I first want to start that I really love DTPO. Over the past few months I got to use it more and more and I am surprised every now and then about the features covered in this app. This is for me now the most used app.
There is one thing though, were I am struggling with and that is the concordance for pdf files. I have some files which show in the concordance view very long words (see in attached picture of 49 characters). In the second picture you can see the the corresponding text in the pdf file. It is shown here that the “word” consists of 11 different words. This is not a single occurrence as you can see from the picture. It happens for a lot of pdf files.
I have come up with a workaround which needs some manual interaction but leads to better results overall for search and concordance view.
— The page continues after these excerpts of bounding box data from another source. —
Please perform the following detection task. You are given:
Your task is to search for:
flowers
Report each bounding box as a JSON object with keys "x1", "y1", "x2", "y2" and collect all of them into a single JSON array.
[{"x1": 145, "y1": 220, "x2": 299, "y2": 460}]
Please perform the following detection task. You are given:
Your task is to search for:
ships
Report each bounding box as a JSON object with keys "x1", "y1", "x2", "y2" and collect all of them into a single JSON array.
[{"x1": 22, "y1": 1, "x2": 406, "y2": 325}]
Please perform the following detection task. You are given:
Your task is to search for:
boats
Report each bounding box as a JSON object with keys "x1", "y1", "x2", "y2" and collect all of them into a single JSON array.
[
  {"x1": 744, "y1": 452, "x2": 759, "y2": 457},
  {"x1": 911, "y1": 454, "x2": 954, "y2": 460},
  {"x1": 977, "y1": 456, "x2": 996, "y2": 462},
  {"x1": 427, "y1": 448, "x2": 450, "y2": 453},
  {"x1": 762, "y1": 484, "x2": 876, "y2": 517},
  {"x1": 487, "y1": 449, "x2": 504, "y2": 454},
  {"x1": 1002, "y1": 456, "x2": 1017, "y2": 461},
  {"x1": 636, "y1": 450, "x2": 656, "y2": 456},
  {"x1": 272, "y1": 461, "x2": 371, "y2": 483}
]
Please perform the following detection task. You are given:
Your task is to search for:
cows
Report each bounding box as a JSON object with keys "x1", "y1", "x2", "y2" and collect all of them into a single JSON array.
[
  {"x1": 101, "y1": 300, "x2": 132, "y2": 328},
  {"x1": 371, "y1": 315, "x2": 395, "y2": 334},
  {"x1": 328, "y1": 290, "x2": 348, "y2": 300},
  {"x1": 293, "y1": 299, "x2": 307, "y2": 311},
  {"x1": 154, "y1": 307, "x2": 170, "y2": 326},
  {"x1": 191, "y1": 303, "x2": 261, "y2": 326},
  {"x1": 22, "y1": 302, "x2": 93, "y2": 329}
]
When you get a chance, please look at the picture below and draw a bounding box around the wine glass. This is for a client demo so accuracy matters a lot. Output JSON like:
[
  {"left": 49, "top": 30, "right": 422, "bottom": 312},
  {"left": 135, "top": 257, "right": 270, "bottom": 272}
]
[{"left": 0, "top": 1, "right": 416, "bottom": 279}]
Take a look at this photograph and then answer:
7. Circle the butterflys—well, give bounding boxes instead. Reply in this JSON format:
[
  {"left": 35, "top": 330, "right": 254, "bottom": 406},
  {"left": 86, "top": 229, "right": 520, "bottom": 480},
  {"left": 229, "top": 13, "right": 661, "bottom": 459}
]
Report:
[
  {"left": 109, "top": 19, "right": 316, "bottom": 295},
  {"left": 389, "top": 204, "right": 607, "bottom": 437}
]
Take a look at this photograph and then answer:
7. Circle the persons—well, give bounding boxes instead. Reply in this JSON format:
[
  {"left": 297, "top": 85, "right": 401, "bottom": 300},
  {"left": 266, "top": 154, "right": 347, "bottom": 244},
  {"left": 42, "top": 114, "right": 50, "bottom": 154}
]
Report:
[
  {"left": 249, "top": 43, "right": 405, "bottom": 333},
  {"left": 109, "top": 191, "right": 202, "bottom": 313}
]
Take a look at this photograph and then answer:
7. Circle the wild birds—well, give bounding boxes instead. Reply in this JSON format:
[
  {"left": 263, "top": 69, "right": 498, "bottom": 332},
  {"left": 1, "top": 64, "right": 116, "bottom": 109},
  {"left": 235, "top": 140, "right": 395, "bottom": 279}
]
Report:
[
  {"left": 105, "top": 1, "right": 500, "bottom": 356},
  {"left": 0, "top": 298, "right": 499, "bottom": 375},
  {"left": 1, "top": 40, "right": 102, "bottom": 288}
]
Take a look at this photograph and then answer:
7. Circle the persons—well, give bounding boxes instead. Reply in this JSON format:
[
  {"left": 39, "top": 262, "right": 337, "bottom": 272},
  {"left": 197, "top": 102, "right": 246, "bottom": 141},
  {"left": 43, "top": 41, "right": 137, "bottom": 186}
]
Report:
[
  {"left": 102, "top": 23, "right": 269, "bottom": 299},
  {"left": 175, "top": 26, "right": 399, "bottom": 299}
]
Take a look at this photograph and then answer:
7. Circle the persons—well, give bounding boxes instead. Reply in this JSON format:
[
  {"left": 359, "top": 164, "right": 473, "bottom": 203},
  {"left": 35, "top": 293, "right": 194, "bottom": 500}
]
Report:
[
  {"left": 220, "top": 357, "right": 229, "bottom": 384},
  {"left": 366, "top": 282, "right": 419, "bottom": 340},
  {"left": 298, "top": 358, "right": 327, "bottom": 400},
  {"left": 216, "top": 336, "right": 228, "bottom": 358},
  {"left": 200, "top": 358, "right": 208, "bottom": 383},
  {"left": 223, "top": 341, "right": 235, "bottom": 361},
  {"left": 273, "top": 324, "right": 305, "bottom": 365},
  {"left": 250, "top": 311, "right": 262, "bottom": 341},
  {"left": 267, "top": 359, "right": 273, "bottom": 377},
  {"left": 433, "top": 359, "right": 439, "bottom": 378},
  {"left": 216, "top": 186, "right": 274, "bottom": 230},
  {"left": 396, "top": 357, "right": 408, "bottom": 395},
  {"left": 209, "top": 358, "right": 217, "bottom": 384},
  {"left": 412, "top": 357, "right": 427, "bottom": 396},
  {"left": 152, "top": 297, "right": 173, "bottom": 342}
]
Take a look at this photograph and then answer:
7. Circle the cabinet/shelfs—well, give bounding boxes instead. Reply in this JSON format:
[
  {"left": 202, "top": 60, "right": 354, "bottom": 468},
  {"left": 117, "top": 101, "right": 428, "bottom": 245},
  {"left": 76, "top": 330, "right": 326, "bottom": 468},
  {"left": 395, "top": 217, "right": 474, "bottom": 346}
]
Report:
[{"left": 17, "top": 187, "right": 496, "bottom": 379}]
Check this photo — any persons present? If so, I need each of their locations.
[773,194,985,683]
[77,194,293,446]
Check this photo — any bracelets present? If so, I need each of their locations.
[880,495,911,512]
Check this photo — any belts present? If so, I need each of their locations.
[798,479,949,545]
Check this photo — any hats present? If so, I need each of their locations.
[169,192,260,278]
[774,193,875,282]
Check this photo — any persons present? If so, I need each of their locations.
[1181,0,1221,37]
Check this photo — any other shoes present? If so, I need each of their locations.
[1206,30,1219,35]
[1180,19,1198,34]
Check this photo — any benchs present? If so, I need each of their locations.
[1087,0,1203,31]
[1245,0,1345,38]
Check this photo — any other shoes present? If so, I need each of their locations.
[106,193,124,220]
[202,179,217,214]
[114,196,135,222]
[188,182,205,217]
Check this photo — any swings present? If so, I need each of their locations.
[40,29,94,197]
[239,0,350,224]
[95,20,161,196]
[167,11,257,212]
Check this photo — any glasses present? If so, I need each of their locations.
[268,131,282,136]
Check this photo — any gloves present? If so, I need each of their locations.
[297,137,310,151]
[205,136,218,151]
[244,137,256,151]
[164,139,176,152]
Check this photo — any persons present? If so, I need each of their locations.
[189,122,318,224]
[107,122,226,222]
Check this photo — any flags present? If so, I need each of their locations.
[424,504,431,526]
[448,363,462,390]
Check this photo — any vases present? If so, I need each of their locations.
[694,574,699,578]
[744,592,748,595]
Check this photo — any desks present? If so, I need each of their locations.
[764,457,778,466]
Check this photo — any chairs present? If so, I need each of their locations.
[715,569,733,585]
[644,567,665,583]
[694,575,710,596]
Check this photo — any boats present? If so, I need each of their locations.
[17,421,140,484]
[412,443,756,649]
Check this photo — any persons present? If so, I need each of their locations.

Here is my process:
- I am dealing with long ebook files in pdf format.
- extracting the content and index pages
- run a python program to extract the useful words from the text (remove stop words and do some other stuff to improve quality)
- copy the result of step three into the annotations part of the Annotations and Reminders inspector
- now I can use the annotation files for a single document or a group and work with concordance
The above steps take some time to do but the benefit is high quality data.
My questions are:
- is there a way to improve how DT handles pdf files. Not concatenating words into a single long word
- has anyone ideas to improve my workflow above to create high quality data for concordance
Thanks for reading my post and looking forward for feedback.!